> Stated exercise: Render the lines below as a Markdown table with the columns Row and Text, numbering each line in order and omitting blank lines.

------------------------------------------------------------------------

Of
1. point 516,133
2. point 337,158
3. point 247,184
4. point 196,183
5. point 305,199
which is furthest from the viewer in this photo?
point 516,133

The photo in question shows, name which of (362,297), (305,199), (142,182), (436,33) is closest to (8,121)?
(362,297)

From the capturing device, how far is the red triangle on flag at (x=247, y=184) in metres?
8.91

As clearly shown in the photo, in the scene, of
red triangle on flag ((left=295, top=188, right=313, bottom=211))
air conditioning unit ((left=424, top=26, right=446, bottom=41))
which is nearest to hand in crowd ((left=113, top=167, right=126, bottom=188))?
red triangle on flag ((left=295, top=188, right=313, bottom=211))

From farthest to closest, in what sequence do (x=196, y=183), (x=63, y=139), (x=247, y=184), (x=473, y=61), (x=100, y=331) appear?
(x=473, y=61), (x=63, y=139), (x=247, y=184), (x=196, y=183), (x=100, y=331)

------------------------------------------------------------------------

> The solution:
| Row | Text |
|---|---|
| 1 | Of |
| 2 | 1. point 516,133 |
| 3 | 2. point 337,158 |
| 4 | 3. point 247,184 |
| 5 | 4. point 196,183 |
| 6 | 5. point 305,199 |
| 7 | which is furthest from the viewer in this photo? |
| 8 | point 516,133 |
| 9 | The photo in question shows, name which of (362,297), (305,199), (142,182), (436,33) is closest to (8,121)? |
| 10 | (362,297) |
| 11 | From the capturing device, how far is the red triangle on flag at (x=247, y=184) in metres? |
| 12 | 8.91 |
| 13 | As clearly shown in the photo, in the scene, of |
| 14 | red triangle on flag ((left=295, top=188, right=313, bottom=211)) |
| 15 | air conditioning unit ((left=424, top=26, right=446, bottom=41)) |
| 16 | which is nearest to hand in crowd ((left=113, top=167, right=126, bottom=188))? |
| 17 | red triangle on flag ((left=295, top=188, right=313, bottom=211)) |
| 18 | From farthest to closest, in what sequence do (x=196, y=183), (x=63, y=139), (x=247, y=184), (x=473, y=61), (x=100, y=331) appear? |
| 19 | (x=473, y=61), (x=63, y=139), (x=247, y=184), (x=196, y=183), (x=100, y=331) |